- _Problem statement_
Rewrite the rows from their start through the line containing "5. the shrub at the point at 221,254", replacing "camera" with "lens" and leaving all else unchanged. Leave the pictures out of your answer.

- _Material provided_
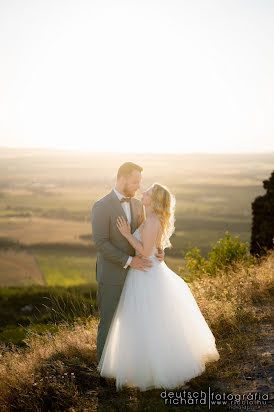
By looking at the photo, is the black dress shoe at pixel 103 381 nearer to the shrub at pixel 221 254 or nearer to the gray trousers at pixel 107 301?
the gray trousers at pixel 107 301

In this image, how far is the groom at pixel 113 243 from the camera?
4797mm

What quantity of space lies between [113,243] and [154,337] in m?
1.21

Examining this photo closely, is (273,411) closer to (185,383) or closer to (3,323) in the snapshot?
(185,383)

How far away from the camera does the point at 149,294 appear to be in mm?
4777

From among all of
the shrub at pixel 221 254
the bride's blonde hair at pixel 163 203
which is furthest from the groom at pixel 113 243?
the shrub at pixel 221 254

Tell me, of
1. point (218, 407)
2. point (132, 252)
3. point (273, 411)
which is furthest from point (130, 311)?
point (273, 411)

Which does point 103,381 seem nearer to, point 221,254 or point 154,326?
point 154,326

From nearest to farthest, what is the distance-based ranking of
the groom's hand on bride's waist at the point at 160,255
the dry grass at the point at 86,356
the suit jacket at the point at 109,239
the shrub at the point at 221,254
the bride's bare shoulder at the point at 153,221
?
1. the dry grass at the point at 86,356
2. the bride's bare shoulder at the point at 153,221
3. the suit jacket at the point at 109,239
4. the groom's hand on bride's waist at the point at 160,255
5. the shrub at the point at 221,254

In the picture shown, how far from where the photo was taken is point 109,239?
4.99 meters

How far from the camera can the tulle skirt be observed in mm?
4605

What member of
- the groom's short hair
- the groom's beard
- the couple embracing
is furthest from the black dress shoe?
the groom's short hair

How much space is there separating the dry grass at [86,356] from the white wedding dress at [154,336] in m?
0.24

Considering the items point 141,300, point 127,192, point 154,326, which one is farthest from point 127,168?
point 154,326

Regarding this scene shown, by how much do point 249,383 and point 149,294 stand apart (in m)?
1.52
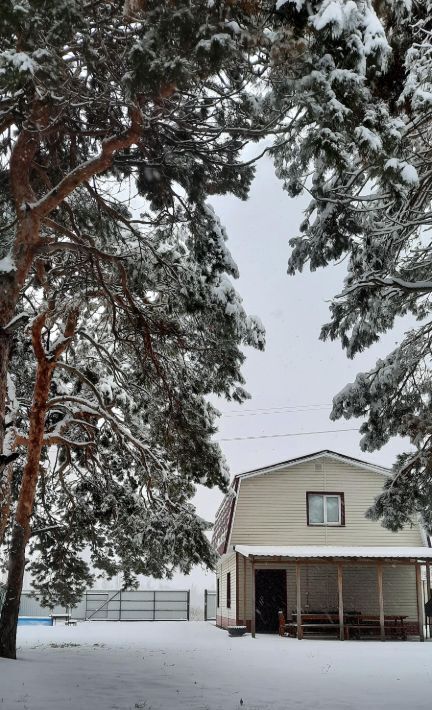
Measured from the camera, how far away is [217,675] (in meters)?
12.4

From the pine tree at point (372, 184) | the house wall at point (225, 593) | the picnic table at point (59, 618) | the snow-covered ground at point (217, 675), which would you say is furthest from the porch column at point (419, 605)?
the picnic table at point (59, 618)

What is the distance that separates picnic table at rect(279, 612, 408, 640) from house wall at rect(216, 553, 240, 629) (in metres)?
2.46

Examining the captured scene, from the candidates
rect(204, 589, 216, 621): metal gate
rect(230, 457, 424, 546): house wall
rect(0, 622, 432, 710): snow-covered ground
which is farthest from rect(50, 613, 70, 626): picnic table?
rect(0, 622, 432, 710): snow-covered ground

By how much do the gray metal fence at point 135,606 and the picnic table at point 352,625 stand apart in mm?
12350

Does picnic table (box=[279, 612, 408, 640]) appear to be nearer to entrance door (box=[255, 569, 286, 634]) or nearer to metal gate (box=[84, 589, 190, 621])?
entrance door (box=[255, 569, 286, 634])

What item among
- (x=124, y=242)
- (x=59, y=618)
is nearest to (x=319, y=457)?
(x=59, y=618)

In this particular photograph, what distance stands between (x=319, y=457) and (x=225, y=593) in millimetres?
7647

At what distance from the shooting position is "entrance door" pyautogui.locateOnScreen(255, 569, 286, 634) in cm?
2589

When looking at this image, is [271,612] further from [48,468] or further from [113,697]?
[113,697]

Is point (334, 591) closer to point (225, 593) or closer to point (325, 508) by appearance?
point (325, 508)

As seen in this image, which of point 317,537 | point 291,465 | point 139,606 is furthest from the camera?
point 139,606

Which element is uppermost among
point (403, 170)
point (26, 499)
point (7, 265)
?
point (7, 265)

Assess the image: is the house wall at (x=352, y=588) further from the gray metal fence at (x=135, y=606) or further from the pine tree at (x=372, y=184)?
the pine tree at (x=372, y=184)

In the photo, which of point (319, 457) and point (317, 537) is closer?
point (317, 537)
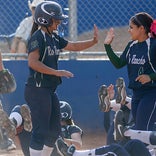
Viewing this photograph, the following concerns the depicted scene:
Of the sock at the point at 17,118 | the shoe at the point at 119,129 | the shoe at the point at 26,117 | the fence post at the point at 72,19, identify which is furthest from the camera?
the fence post at the point at 72,19

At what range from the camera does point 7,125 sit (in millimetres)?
6480

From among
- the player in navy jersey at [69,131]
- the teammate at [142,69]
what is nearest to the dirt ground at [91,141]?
the player in navy jersey at [69,131]

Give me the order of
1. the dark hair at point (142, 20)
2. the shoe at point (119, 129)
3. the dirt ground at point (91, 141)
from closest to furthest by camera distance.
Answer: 1. the shoe at point (119, 129)
2. the dark hair at point (142, 20)
3. the dirt ground at point (91, 141)

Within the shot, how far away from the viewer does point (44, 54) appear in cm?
641

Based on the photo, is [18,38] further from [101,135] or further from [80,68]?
[101,135]

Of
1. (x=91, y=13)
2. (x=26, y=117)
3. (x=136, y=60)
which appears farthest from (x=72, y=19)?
(x=91, y=13)

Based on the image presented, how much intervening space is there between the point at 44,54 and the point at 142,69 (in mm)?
920

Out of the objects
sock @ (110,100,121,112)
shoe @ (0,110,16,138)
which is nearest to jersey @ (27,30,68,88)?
shoe @ (0,110,16,138)

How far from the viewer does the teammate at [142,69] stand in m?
6.45

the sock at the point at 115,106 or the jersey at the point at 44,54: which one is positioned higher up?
the jersey at the point at 44,54

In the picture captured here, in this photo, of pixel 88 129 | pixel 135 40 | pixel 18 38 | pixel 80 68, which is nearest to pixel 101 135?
pixel 88 129

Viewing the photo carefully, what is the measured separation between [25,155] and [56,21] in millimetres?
1399

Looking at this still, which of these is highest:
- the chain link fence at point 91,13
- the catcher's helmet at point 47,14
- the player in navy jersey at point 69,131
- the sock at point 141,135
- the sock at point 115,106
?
the catcher's helmet at point 47,14

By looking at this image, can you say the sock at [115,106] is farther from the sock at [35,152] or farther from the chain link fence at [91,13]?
the chain link fence at [91,13]
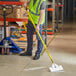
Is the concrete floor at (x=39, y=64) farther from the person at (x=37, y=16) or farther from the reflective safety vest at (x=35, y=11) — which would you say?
the reflective safety vest at (x=35, y=11)

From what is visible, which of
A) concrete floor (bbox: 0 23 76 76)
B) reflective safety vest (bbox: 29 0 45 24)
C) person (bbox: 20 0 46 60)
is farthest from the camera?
reflective safety vest (bbox: 29 0 45 24)

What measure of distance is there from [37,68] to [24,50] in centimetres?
139

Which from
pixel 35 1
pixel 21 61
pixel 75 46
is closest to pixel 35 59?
pixel 21 61

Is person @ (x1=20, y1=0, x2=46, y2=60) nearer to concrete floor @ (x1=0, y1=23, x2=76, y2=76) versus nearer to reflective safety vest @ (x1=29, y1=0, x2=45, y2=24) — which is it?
reflective safety vest @ (x1=29, y1=0, x2=45, y2=24)

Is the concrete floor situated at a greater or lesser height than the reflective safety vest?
lesser

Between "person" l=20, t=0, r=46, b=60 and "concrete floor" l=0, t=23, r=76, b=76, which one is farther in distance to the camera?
"person" l=20, t=0, r=46, b=60

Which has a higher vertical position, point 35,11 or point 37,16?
point 35,11

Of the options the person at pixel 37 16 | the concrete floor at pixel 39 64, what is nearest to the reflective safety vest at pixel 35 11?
the person at pixel 37 16

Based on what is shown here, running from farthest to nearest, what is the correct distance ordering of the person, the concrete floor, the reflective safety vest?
the reflective safety vest
the person
the concrete floor

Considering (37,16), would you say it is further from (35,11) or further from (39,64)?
(39,64)

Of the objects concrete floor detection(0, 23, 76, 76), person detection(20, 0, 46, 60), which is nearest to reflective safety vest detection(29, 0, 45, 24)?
person detection(20, 0, 46, 60)

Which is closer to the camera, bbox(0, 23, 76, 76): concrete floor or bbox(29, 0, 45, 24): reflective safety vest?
bbox(0, 23, 76, 76): concrete floor

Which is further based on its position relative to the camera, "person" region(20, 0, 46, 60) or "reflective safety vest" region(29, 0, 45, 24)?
"reflective safety vest" region(29, 0, 45, 24)

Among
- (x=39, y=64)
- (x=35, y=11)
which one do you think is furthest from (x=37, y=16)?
(x=39, y=64)
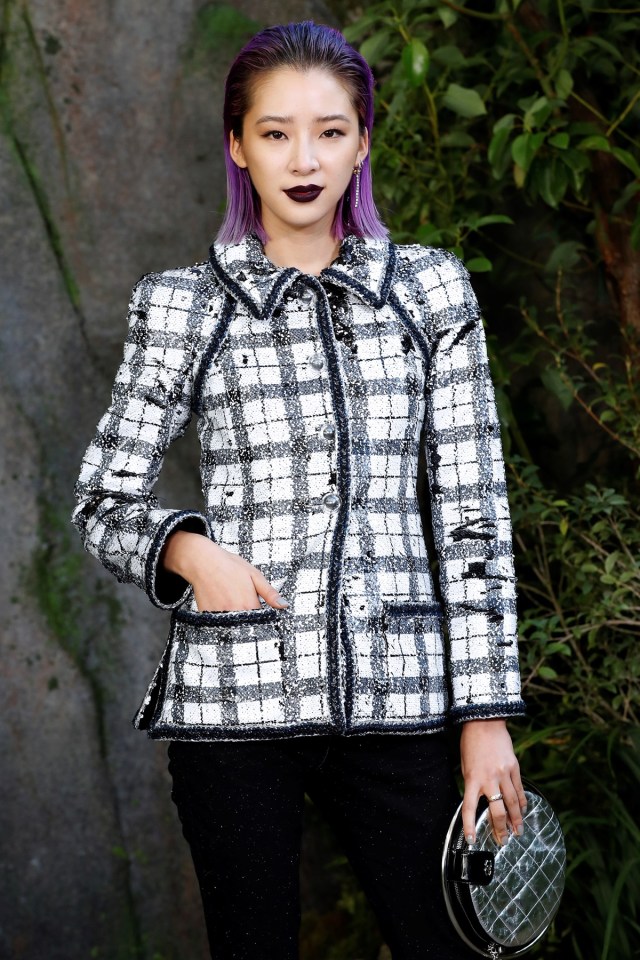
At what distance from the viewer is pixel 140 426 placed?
1.54 meters

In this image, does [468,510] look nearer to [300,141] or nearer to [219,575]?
[219,575]

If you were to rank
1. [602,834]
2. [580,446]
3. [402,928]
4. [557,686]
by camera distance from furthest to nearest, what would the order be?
1. [580,446]
2. [557,686]
3. [602,834]
4. [402,928]

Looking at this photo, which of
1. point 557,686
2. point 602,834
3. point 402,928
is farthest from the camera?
point 557,686

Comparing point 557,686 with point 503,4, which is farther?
point 557,686

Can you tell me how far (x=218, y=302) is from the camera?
1.56 metres

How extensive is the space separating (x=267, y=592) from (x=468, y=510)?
10.3 inches

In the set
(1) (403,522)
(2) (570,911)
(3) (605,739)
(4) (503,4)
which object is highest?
(4) (503,4)

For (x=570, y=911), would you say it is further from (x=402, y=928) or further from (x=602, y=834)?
(x=402, y=928)

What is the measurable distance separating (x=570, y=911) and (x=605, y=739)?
12.5 inches

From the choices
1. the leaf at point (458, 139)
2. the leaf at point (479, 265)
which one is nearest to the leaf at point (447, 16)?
the leaf at point (458, 139)

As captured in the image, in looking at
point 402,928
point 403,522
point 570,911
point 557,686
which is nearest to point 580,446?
point 557,686

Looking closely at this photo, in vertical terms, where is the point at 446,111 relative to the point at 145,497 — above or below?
above

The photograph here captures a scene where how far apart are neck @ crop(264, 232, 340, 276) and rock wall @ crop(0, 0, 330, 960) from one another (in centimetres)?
112

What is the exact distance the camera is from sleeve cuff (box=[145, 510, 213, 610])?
4.74 ft
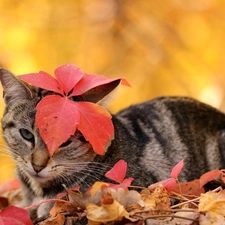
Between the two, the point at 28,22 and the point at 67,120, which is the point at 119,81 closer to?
the point at 67,120

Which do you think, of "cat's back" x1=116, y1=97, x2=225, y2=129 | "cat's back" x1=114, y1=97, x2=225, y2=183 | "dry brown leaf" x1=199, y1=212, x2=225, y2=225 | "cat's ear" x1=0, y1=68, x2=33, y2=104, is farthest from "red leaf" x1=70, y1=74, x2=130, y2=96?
"cat's back" x1=116, y1=97, x2=225, y2=129

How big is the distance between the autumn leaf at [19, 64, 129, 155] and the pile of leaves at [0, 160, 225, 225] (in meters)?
0.16

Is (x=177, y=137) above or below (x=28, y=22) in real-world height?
below

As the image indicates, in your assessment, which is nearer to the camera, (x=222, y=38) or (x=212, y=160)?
(x=212, y=160)

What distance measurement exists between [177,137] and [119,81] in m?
0.86

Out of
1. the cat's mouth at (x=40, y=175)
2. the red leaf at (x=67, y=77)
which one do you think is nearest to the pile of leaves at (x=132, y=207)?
the cat's mouth at (x=40, y=175)

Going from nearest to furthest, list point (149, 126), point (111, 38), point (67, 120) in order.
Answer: point (67, 120), point (149, 126), point (111, 38)

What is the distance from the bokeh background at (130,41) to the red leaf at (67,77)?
281 cm

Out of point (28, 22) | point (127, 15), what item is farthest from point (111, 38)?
point (28, 22)

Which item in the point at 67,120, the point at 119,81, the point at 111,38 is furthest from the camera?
the point at 111,38

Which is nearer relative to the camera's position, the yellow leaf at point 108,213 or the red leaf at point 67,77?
the yellow leaf at point 108,213

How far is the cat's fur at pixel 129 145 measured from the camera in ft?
7.97

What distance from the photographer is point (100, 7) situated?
217 inches

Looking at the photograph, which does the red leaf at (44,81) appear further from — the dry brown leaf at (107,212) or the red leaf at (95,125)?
the dry brown leaf at (107,212)
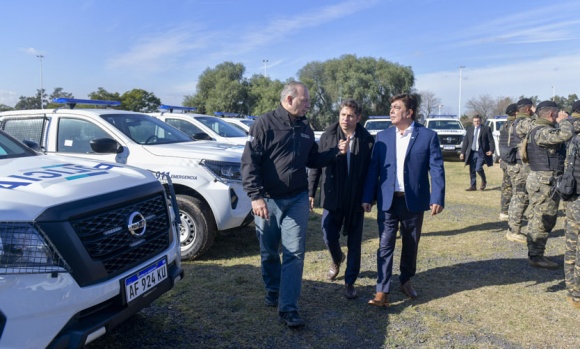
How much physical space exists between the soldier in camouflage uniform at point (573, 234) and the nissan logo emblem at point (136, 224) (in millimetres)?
3770

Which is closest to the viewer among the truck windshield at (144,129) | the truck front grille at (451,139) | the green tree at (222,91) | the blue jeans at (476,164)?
the truck windshield at (144,129)

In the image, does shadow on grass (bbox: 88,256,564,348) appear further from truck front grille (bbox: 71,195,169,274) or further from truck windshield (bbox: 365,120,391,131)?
truck windshield (bbox: 365,120,391,131)

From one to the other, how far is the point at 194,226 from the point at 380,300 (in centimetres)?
229

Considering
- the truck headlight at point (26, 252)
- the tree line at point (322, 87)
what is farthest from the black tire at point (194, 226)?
the tree line at point (322, 87)

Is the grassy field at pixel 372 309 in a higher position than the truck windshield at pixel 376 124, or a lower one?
lower

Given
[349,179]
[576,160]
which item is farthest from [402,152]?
[576,160]

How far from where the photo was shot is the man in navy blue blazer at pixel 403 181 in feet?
12.7

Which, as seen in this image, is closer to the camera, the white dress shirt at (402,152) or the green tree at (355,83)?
the white dress shirt at (402,152)

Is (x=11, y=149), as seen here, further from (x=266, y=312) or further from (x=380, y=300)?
(x=380, y=300)

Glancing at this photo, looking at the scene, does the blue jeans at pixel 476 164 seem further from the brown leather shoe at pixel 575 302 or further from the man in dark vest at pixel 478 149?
the brown leather shoe at pixel 575 302

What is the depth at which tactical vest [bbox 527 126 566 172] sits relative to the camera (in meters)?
5.07

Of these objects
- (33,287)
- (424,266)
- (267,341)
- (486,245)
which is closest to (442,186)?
(424,266)

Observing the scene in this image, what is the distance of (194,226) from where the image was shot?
500 cm

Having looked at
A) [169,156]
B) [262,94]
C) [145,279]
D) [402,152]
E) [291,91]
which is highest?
[262,94]
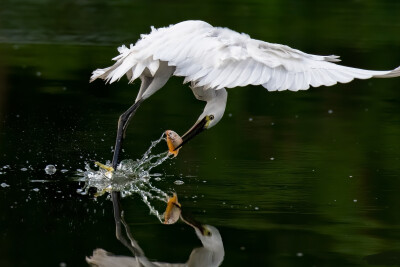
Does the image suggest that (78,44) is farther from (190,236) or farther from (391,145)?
(190,236)

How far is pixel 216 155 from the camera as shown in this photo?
33.1ft

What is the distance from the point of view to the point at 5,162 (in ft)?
30.5

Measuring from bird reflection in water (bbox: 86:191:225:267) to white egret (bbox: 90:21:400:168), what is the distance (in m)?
1.17

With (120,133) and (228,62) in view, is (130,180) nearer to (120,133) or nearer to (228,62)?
(120,133)

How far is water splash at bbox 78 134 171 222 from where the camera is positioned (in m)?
8.43

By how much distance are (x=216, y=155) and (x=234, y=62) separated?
1.98 meters

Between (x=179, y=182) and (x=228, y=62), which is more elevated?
(x=228, y=62)

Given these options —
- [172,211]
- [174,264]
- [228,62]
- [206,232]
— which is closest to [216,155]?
[228,62]

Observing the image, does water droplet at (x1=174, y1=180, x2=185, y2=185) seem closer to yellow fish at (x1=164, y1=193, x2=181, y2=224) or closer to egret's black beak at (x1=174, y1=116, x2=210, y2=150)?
egret's black beak at (x1=174, y1=116, x2=210, y2=150)

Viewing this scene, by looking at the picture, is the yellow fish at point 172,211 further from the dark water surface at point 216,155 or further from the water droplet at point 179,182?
the water droplet at point 179,182

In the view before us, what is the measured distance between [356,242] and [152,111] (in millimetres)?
5556

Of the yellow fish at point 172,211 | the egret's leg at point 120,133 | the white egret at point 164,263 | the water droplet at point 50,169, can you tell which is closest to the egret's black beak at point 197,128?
the egret's leg at point 120,133

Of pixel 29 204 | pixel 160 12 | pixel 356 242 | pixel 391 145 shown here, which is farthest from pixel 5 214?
pixel 160 12

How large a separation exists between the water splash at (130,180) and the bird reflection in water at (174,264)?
0.56 meters
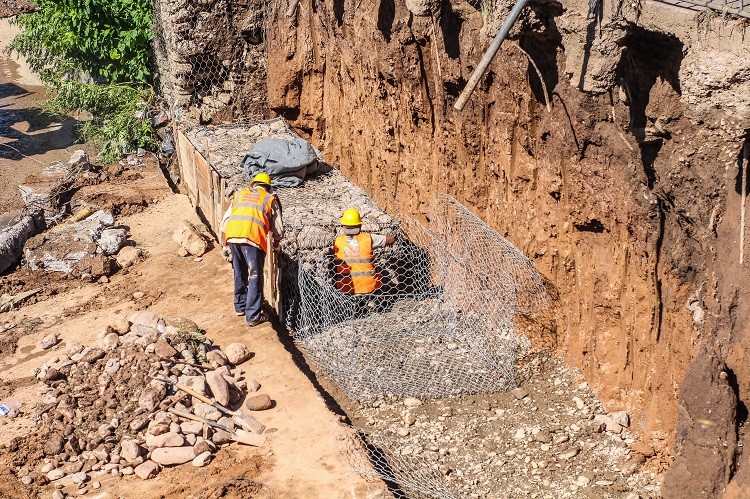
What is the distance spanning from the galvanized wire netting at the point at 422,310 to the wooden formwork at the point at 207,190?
0.22 meters

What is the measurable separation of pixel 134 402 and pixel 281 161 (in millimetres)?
3630

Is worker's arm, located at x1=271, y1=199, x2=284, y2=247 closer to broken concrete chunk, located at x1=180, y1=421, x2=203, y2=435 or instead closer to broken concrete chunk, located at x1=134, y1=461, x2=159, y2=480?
broken concrete chunk, located at x1=180, y1=421, x2=203, y2=435

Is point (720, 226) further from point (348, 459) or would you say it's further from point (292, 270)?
point (292, 270)

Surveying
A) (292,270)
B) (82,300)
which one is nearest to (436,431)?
(292,270)

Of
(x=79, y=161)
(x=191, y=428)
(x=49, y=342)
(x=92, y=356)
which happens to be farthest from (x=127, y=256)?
(x=191, y=428)

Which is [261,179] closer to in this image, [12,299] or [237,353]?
[237,353]

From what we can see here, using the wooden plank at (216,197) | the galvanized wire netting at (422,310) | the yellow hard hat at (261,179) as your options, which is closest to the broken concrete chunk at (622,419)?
the galvanized wire netting at (422,310)

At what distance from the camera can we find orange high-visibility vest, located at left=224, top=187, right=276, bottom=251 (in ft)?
30.3

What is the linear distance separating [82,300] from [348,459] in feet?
15.6

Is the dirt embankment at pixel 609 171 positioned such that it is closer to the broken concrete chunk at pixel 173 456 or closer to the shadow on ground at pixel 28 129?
the broken concrete chunk at pixel 173 456

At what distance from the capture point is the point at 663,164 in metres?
6.70

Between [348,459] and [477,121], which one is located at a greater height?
[477,121]

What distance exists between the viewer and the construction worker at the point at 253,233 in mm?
9258

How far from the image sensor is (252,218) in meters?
9.26
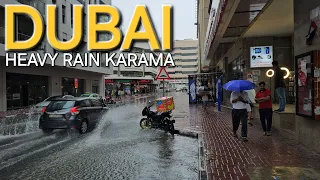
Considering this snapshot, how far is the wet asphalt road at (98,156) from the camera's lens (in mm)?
6391

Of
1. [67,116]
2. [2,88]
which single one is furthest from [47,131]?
[2,88]

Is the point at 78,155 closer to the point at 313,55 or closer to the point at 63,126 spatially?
the point at 63,126

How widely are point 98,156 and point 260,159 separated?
3762 mm

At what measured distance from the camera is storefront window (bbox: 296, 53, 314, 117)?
736 cm

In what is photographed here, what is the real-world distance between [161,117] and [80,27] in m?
24.9

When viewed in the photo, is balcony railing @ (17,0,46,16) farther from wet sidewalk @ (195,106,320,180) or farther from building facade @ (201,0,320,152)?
wet sidewalk @ (195,106,320,180)

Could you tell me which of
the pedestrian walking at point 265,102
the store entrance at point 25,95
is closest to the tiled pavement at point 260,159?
the pedestrian walking at point 265,102

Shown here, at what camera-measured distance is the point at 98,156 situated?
8.02m

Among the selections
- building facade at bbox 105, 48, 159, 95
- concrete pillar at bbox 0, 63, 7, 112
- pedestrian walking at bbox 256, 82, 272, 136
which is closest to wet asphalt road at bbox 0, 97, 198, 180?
pedestrian walking at bbox 256, 82, 272, 136

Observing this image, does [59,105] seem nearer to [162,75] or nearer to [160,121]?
[160,121]

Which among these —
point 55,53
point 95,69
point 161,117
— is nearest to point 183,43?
point 95,69

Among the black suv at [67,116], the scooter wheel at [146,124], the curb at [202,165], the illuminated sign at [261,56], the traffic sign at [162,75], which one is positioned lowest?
the curb at [202,165]

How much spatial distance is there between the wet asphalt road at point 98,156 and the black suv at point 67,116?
0.34m

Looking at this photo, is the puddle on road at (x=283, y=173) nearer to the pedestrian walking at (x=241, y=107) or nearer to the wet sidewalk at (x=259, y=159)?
the wet sidewalk at (x=259, y=159)
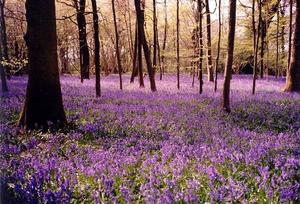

- _Exercise output_
By looking at the photo, is the black dress shoe at pixel 103 381 nearer to the shrub at pixel 221 254 or nearer to the gray trousers at pixel 107 301?
the gray trousers at pixel 107 301

In this image, how far is the groom at pixel 113 243 from the lens?
4797mm

What quantity of space lies between [113,243] and [154,337] in m?
1.21

Examining this photo closely, is (273,411) closer to (185,383) or closer to (3,323) in the snapshot?
(185,383)

How far away from the lens does the point at 149,294 appear to be in mm?
4777

From among all of
the shrub at pixel 221 254
the bride's blonde hair at pixel 163 203
which is furthest from the groom at pixel 113 243?
the shrub at pixel 221 254

Tell me, of
1. point (218, 407)
2. point (132, 252)
3. point (273, 411)
which is furthest from point (130, 311)?
point (273, 411)

Which does point 103,381 seem nearer to, point 221,254 or point 154,326?
point 154,326

From nearest to farthest, what is the distance-based ranking of
the groom's hand on bride's waist at the point at 160,255
the dry grass at the point at 86,356
the suit jacket at the point at 109,239
the shrub at the point at 221,254
the bride's bare shoulder at the point at 153,221
?
1. the dry grass at the point at 86,356
2. the bride's bare shoulder at the point at 153,221
3. the suit jacket at the point at 109,239
4. the groom's hand on bride's waist at the point at 160,255
5. the shrub at the point at 221,254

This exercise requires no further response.